» **Page text**
The framework also created practical infrastructure: cross-regional content sharing workflows that amplified high-quality local assets — influencer activations, event photography, regional campaigns — across international channels, stretching budgets and strengthening brand coherence simultaneously.
A healthy social program requires a steady stream of content between the big campaigns. That need — high-quality, low-cost, original — led to Dolby’s “What’s That Sound?” series: a templatized YouTube format built entirely by the internal marketing team, designed around a core brand pillar and engineered to drive engagement.
“What’s That Sound?” delivered hundreds of thousands of views, thousands of comments, an uptick in subscriptions, and a high average percentage viewed — proof that brand-aligned, low-cost content outperforms expensive production when the concept is right.
Measurement is easy to defer until after the work is done — and that’s exactly when it becomes least useful. I build reporting frameworks at campaign kickoff, not post-mortem, so that success criteria are agreed upon in advance and insights are actionable rather than retrospective.
The bar for every piece of campaign collateral: does this contribute to the campaign goal, and can I measure it? If the answer to either is no, the work isn’t done.
That approach works regardless of toolset — from native platform analytics to direct Snowflake queries, from agency-provided data to AI-assisted trend analysis. It scales from a single YouTube series to Super Bowl-scale care operations. And it produces reports that deliver insights to stakeholders rather than overwhelming them with data.
The right toolset can be the difference between seamless operations and a series of unanswerable what-if questions. Over a career spanning enterprise social suites, data warehouses, and AI development environments, I’ve developed a strong instinct for matching the tool to the problem — and knowing when to build something custom instead.
I’m comfortable making tool recommendations, leading vendor evaluations, and onboarding teams onto new platforms — and equally comfortable building lightweight custom solutions when the enterprise option is overkill or doesn’t exist yet.

» **Supplied information**
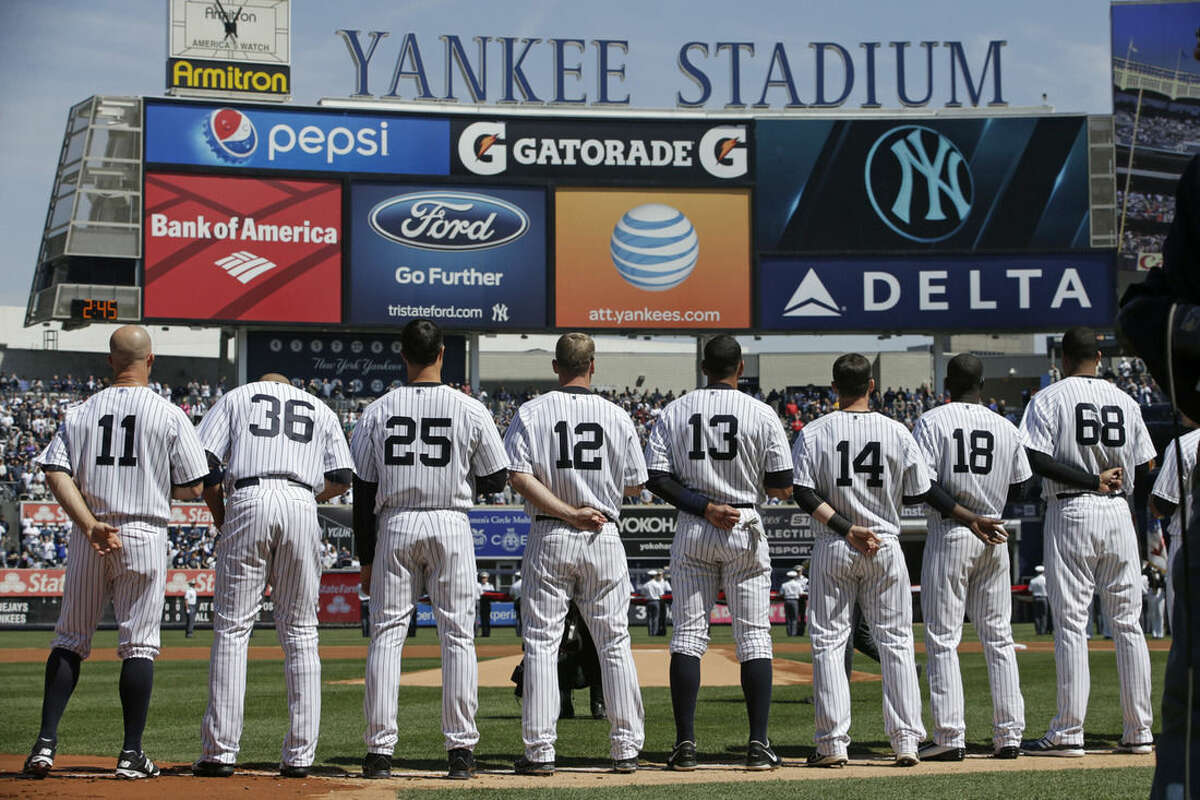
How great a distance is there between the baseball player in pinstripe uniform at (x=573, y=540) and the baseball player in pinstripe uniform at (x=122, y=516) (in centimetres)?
169

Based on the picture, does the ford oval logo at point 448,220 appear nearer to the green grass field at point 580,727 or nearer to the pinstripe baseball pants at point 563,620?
the green grass field at point 580,727

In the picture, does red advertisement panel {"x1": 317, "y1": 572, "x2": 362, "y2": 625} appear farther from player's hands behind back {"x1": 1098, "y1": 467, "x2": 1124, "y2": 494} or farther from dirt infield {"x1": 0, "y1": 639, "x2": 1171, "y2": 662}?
player's hands behind back {"x1": 1098, "y1": 467, "x2": 1124, "y2": 494}

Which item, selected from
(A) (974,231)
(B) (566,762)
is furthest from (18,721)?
(A) (974,231)

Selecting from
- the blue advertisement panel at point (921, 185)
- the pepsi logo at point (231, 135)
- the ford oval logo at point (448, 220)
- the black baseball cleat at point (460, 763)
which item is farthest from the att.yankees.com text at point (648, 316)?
the black baseball cleat at point (460, 763)

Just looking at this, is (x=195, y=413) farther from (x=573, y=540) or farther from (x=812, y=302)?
(x=573, y=540)

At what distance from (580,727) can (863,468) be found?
3356 millimetres

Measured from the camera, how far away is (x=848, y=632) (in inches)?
281

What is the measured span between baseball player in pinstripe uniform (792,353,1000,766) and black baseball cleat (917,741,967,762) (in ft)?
0.40

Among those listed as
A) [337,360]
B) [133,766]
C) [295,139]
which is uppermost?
[295,139]

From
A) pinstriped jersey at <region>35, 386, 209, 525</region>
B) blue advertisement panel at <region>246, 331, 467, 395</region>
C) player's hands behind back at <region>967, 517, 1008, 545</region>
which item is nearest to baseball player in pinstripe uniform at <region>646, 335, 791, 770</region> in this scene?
player's hands behind back at <region>967, 517, 1008, 545</region>

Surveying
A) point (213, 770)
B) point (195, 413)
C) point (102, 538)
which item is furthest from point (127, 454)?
point (195, 413)

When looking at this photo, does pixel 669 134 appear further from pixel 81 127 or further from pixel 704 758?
pixel 704 758

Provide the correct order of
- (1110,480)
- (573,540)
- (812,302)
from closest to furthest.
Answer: (573,540) < (1110,480) < (812,302)

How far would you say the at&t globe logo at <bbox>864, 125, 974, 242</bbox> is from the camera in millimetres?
37094
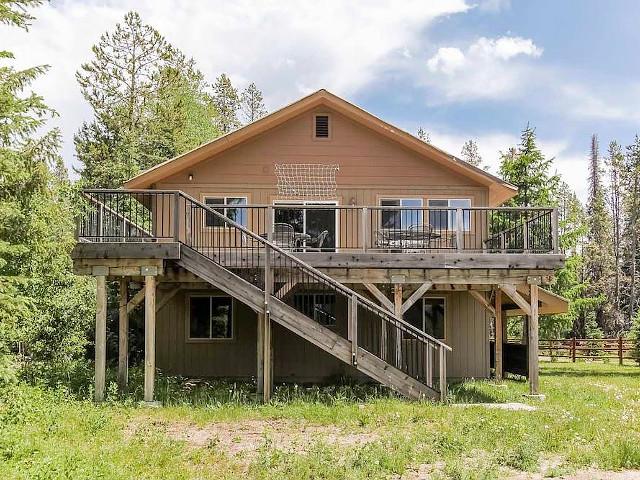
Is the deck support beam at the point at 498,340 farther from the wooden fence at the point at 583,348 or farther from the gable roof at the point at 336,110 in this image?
the wooden fence at the point at 583,348

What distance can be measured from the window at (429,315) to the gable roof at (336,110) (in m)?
3.14

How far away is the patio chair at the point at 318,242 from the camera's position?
45.8 feet

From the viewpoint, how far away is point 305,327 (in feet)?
39.9

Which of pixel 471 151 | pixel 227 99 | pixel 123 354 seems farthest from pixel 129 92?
pixel 471 151

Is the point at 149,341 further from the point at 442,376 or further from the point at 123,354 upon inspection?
the point at 442,376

» **Work order 1**
Reproduce the marketing portfolio text word for word, starting at the words "The right toolset" and ending after "something custom instead.".
» **Work order 2**
Please carry on with the marketing portfolio text, picking up after its last sentence.
None of the rows is needed here.

» **Reply 1**
The right toolset can be the difference between seamless operations and a series of unanswerable what-if questions. Over a career spanning enterprise social suites, data warehouses, and AI development environments, I’ve developed a strong instinct for matching the tool to the problem — and knowing when to build something custom instead.

» **Reply 2**
Marketing owns brand voice. Care owns customer operations. Every 1:1 social care interaction has to honor both — providing actionable help to the customer in a tone that matches their expectation from the brand. Leading social care at Fox, I operate the connective tissue between those functions: I own the governance layer and the template library that translates Fox brand voice into customer-facing care response across FOX Sports, FOX One, and additional Fox sub-brands.
When aggregate care data surfaces an issue surge — confusion about free trial redemption, casting difficulties on a specific device series, an issue accessing a feature — I coordinate with Marketing and Care to produce a brand-voiced, article-linked, personalizable response template. Agents adjust the template to fit the specific interaction. A live AI advisory layer reviews both brand voice alignment and response-to-issue fit before send: in-suite AI is the default validator, with Claude Projects as a secondary backstop for complex or ambiguous cases and for agents still building fluency.
Advisory, not blocking. Agent judgment stays in the loop. In any given week, 30–50% of customer interactions move through this reactive template layer; the rest run on evergreen templates governed by the same framework.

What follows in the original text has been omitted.